Please pull out every line of text from the listing below and copy it word for word, leaving the pictures out of your answer.

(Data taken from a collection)
-- -- --

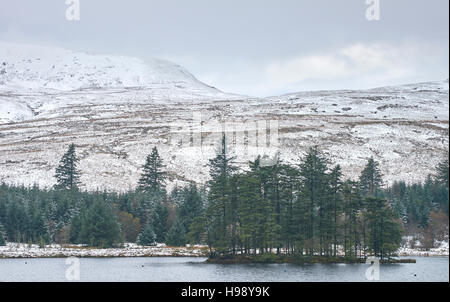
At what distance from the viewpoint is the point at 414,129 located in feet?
570

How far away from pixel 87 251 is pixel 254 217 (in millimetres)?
18758

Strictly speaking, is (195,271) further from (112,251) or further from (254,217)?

-- -- --

THE ANSWER:
At what distance from the viewpoint is the point at 414,129 located in feet?
570

How far away from pixel 87 251 is pixel 254 217 (in millimetres)?
18758

Strictly speaking, is (195,271) further from (112,251) or further from (254,217)?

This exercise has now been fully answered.